Im Gespräch mit Bea Wiese zieht Thilo Rentschler eine sehr persönliche Bilanz seiner Amtszeit: über kommunale Projekte, überraschende Wendungen und den „Turbo Thilo“, der für ihn mehr ist als ein Spitzname.

Acht Jahre Oberbürgermeister. Vergleichsweise eine kurze Amtszeit. Und doch hat sich Aalen in den vergangenen acht Jahren stark verändert. Wie blickt Thilo Rentschler auf seine Amtszeit zurück?

Herr Rentschler, bevor Sie nach Aalen kamen, waren Sie tätig als Unternehmer, als Vorstandschef - und dann wurden Sie zum ersten Mal Oberbürgermeister. Was hat Sie am meisten überrascht im Amt?

Thilo Rentschler: Dass man als Oberbürgermeister jeden Tag eine Besonderheit, etwas Ungewöhnliches, mindestens ein völlig unvorhergesehenes Ereignis hat, auf das man dann sofort und adäquat reagieren muss. Wenn ich das mit meiner Zeit in Mariaberg vergleiche, war so etwas vielleicht einmal in der Woche der Fall. Diese Frequenz hat sich erhöht, nicht nur durch Corona.

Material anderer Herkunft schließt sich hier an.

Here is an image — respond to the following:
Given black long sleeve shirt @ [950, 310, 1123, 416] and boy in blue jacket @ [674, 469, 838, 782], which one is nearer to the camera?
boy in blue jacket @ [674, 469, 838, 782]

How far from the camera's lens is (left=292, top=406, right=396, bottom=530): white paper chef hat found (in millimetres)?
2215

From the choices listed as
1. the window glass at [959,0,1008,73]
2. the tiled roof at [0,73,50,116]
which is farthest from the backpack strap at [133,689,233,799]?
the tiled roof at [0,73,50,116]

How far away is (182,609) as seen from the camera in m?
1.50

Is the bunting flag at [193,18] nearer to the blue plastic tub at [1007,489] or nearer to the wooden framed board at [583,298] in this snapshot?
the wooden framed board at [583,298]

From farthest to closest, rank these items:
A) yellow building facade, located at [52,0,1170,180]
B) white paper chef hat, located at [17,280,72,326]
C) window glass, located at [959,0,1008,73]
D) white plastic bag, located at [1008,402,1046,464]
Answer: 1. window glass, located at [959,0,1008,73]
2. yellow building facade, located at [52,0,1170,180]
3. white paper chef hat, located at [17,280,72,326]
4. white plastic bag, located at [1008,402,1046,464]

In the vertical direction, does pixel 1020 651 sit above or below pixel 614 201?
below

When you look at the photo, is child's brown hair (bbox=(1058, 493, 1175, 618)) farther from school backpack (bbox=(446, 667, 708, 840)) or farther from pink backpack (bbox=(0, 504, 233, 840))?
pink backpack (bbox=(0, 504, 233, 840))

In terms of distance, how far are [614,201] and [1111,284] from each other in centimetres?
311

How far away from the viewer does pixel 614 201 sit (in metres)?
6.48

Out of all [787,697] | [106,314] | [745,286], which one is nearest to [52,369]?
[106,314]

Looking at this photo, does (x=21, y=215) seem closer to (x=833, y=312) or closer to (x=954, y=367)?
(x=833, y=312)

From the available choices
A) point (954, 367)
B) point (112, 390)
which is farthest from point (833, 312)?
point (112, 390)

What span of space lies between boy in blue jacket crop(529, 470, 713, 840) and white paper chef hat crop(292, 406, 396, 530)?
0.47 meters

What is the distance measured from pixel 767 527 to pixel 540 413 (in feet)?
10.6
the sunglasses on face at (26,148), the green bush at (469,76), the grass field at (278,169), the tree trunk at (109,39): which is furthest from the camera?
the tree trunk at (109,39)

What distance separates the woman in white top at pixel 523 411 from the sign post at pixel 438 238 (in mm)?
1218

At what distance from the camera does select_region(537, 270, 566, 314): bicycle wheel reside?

Das eindrücklichste Beispiel ist der Abend des 26. März 2014: Bürgerbeteiligung in der ehemaligen Hofackerschule in der Gartenstraße stand auf der Agenda. Es ging um die Einrichtung einer Asylunterkunft. Wir waren mitten in einer spannenden Diskussion, da kamen mehrere Anrufe auf meinem Handy an. Feuerwehrkommandant Niedziella versuchte, mich zu erreichen. Eine sogenannte Großschadenslage: das Bahnausbesserungswerk, also der jetzige KubAA, stand in Vollbrand. Wir haben die Versammlung vertagt. Dem Feuerwehrkommandanten habe ich gesagt, Sie müssen das Gebäude irgendwie retten und nicht kontrolliert abbrennen lassen.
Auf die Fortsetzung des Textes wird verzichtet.